Kloppen de volgende beweringen met de tekst over het ABP? (a) De coalitie van vakbonden en werkgevers beslist over de indexatie. (b) Het ABP heeft laten weten dat de berekeningen van het NBP niet klopten. (c) De uitzending van Kassa waarin de herstelplannen aan bod kwamen, was op 7 november 2009. Geef per bewering ja of nee, met de doorslaggevende woorden uit de tekst letterlijk geciteerd.

_TE ANALYSEREN TEKST_
▬▬▬▬▬▬▬▬▬▬

Zo zijn onze manieren, manieren…
Het ABP, wat moet je ermee? Het zal u niet onbekend zijn dat we ons als NBP ernstige zorgen maken over het ABP. Onze kritiek is fundamenteel, en wordt maatschappelijk gelukkig steeds breder gedragen. Steeds meer is het ABP bezig met het voeren van achterhoedegevechten, al beseft men het zelf nog niet. Laten we ter verhoging van de druk weer eens een aantal van onze bezwaren de revue laten passeren.
Helaas moeten we allereerst concluderen dat de oudedagsvoorziening van de deelnemers in het ABP, die verplicht zijn maandelijks aan het fonds af te dragen of gepensioneerd zijn, gekaapt is door een heilloze coalitie van vakbonden en werkgevers. Zij beslissen over de premies, zij beslissen over hoe uw kostbare centjes op ondoorzichtige wijze belegd worden, zij beslissen over uw indexatie. U heeft daar helemaal niets over te zeggen. En dat wil het ABP bestuur graag zo houden. Tot elke prijs. Alles gebeurt immers op uw kosten, en niets werkt zo verslavend als macht. Zeker als er nog een mooi salaris bij hoort ook.
Vergeleken met de andere grote Nederlandse pensioenfondsen presteert het ABP zeer matig, met een gênante plek in de achterhoede. Bij Kassa op 7 november 2009 heeft u kunnen zien wat de herstelplannen van het ABP met name voor gepensioneerden betekenen. Hoewel onze berekeningen ruim voor de uitzending aan het ABP zijn toegestuurd en het ABP heeft aangegeven dat onze becijfering correct is, verscheen toch vice-voorzitter Xander den Uyl op de buis om het volk te melden dat de berekeningen van het zwartste scenario uitgingen en dat men het als ABP fantastisch deed. Laten we nog maar eens benadrukken dat het om de eigen cijfers van het ABP ging die als uitgangspunt gebruikt zijn. De oogkleppen van de macht, het negeren van de feiten, het misleiden van de kijkers. Maar wie gelooft tegenwoordig de ABP bestuurders nog?

▬▬▬▬▬▬▬▬▬▬

_GEGEVENS_

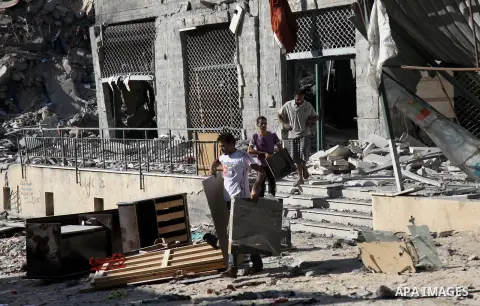 Palestinians collect their belongings from under the rubble of one of Gaza's tallest apartment towers, which witnesses said was hit by an Israeli air strike that destroyed much of it, in Gaza City August 27, 2014. The op...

▬▬▬▬▬▬▬▬▬▬

_ANTWOORD_
(a) Ja: "zij beslissen over uw indexatie"
(b) Nee: "het ABP heeft aangegeven dat onze becijfering correct is"
(c) Ja: "Bij Kassa op 7 november 2009 heeft u kunnen zien wat de herstelplannen van het ABP met name voor gepensioneerden betekenen"